Notre opinion préliminaire est que le document D2 ne divulgue pas ce qui suit :

a) calculer la valeur de chaque contrat d’assurance-vie en fonction des renseignements reçus;

b) créer un index de base de données en fonction d’aspects uniques des dossiers utilisés aux fins de recherche.

Les revendications indépendantes proposées 5 et 17 visent respectivement la méthode et le support lisible par ordinateur correspondants, et elles indiquent des restrictions semblables à celles indiquées dans la revendication proposée 1.

En ce qui concerne les revendications proposées 2 et 6, le document D2 divulgue la détermination de l’espérance de vie du détenteur du contrat [document D2, par. [0055]]. Toutefois, bien que le document D2 divulgue des renseignements sur les contrats en général, il ne divulgue pas la détermination de la solvabilité d’un émetteur qui fournit chaque contrat d’assurance-vie.

En ce qui concerne les revendications proposées 3 et 7, le document D2 ne divulgue pas l’attribution d’une cote à chaque contrat en fonction de l’espérance de vie et de la solvabilité de l’émetteur.

En ce qui concerne les revendications proposées 4 et 9, le document D2 divulgue l’attribution d’un montant de soumission minimum pour chaque instrument d’échange stocké dans la base de données [document D2, par. [0059]].

En ce qui concerne les revendications proposées 8, 10, 11 et 14, notre opinion préliminaire est que le document D2 ne divulgue pas toutes les restrictions mentionnées dans ces revendications.

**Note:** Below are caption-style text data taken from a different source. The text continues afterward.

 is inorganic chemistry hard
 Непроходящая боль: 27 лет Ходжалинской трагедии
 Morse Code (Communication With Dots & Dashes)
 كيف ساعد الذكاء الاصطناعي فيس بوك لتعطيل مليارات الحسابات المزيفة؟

En ce qui concerne les revendications proposées 12 et 15, le document D2 divulgue la réception d’une demande qui est fondée sur au moins un champ des dossiers de la base de données et la récupération d’un premier instrument d’échange qui comprend des renseignements correspondant à au moins un champ interrogé [document D2, par. [0074]].

En ce qui concerne les réclamations proposées 13 et 16, le document D2 divulgue un accord visant à inscrire un acheteur de chaque contrat d’assurance-vie comme bénéficiaire en échange de la réception du paiement [document D2, par. [0067]].

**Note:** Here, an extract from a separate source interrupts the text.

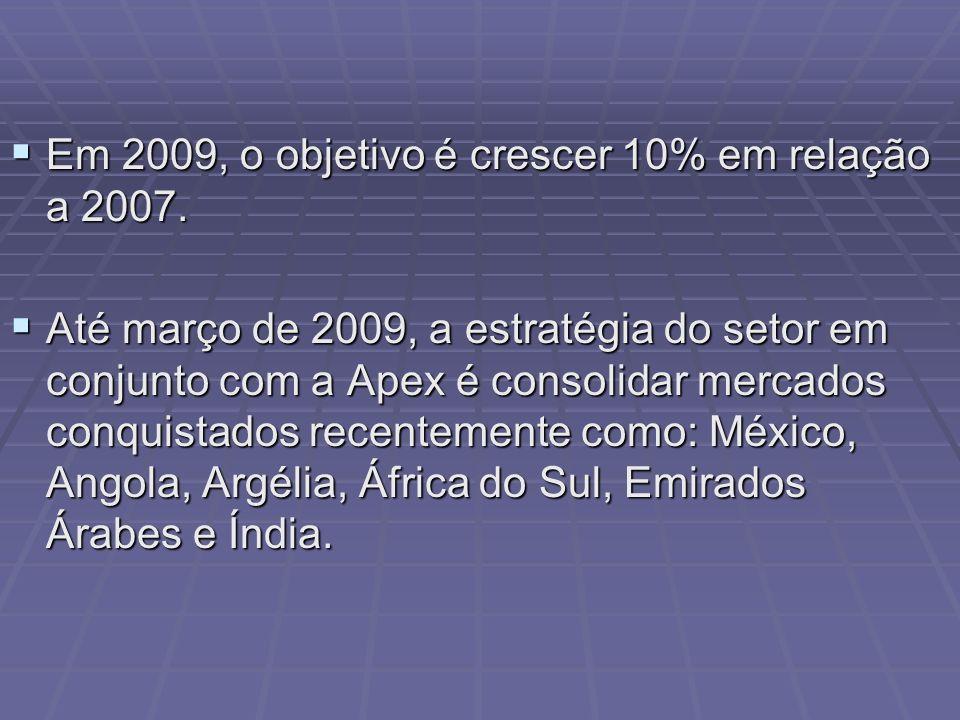 Em 2009, o objetivo é crescer 10% em relação a 2007.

(4) Abstraction faite de toute connaissance de l’invention revendiquée, ces différences constituentelles des étapes évidentes pour la personne versée dans l’art ou dénotentelles quelque inventivité?

Notre opinion préliminaire est que les différences entre la divulgation dans le document D2 et l’idée originale des revendications proposées auraient été évidentes pour la personne versée dans l’art.

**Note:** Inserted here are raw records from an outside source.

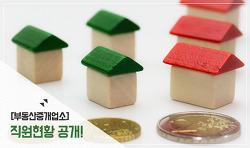 서대문 부동산중개업소 직원현황 공개! 자격증, 등록증, 임시중개시설물(떴다방) 차단!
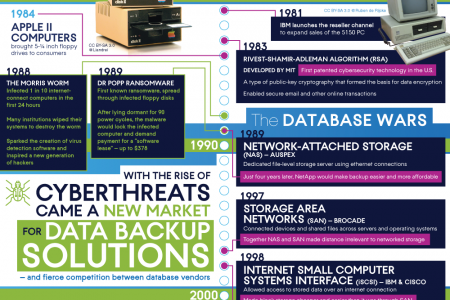The Future of Data Protection & Cybersecurity Infographic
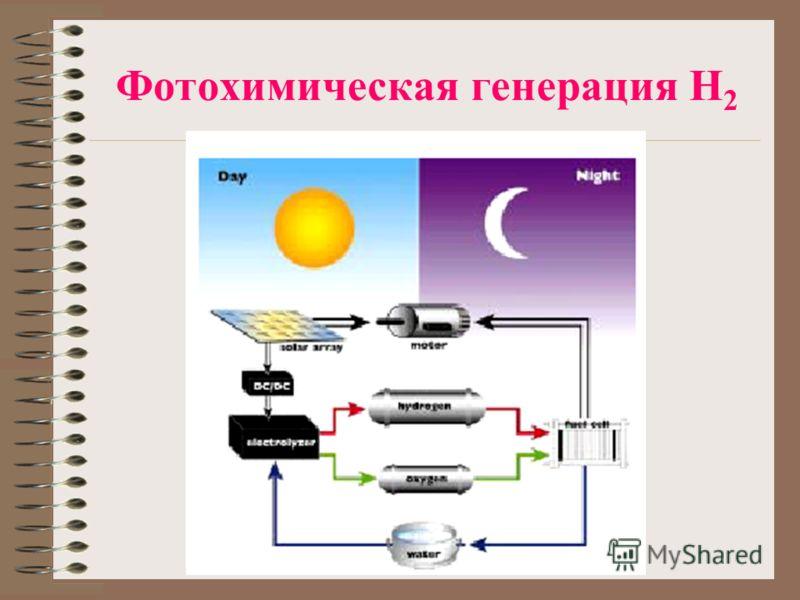 Фотохимическая генерация Н 2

En ce qui concerne la caractéristique a) des revendications indépendantes proposées 1, 5 et 17, ainsi que les revendications indépendantes proposées 2, 3, 6 et 7, le document D2 divulgue que les groupes d’acheteurs évaluent le contrat pour déterminer le montant de leur soumission [document D2, par. [0061]]. De plus, comme il est indiqué dans la section relative à l’interprétation téléologique, notre opinion préliminaire est que les CGC pertinentes comprennent le fait que le montant du règlement pour un contrat d’assurance-vie dépend d’un certain nombre de facteurs comme la santé et l’espérance de vie de l’assuré, ainsi que les détails du contrat. Par conséquent, notre opinion préliminaire est qu’il aurait été évident pour la personne versée dans l’art, à la lumière de ses CGC pertinentes, d’évaluer et de calculer la valeur des contrats d’assurance-vie, comme indiqué dans le document D2, en fonction des renseignements reçus et des facteurs liés au détendeur du contrat, comme son espérance de vie, ainsi que des facteurs liés aux contrats, comme la solidité financière ou la solvabilité de la société d’assurance.

Par souci d’exhaustivité, nous notons également à titre préliminaire que le document D3 divulgue le calcul de la valeur de chaque contrat d’assurance-vie en fonction des renseignements reçus [document D3, abrégé, par. [0089], tableau A et figure 3]. Le document D3 divulgue également l’attribution d’une cote aux contrats d’assurance-vie en fonction au moins de l’espérance de vie du détenteur du contrat et de la solvabilité de l’émetteur, lorsque la cote détermine au moins en partie le prix du contrat [document D3, abrégé, par. [0089], tableau A et figure 3 – évaluation d’un contrat d’assurance-vie en vigueur en fonction d’un certain nombre de facteurs, y compris le « rapport qualité-prix du produit », qui est fondé sur les avantages offerts à la lumière du prix calculé à l’aide d’hypothèses actuarielles comme les renseignements sur la mortalité, ainsi que la « cote de l’assureur », qui est liée à la cote de solidité financière de la société d’assurance]. Notre opinion préliminaire est donc qu’il aurait été évident pour la personne versée dans l’art, au regard du document D3 et de ses CGC, de modifier la méthode et le système exposés dans le document D2 de façon que la cote du contrat soit déterminée également en fonction de la solvabilité de la société d’assurance.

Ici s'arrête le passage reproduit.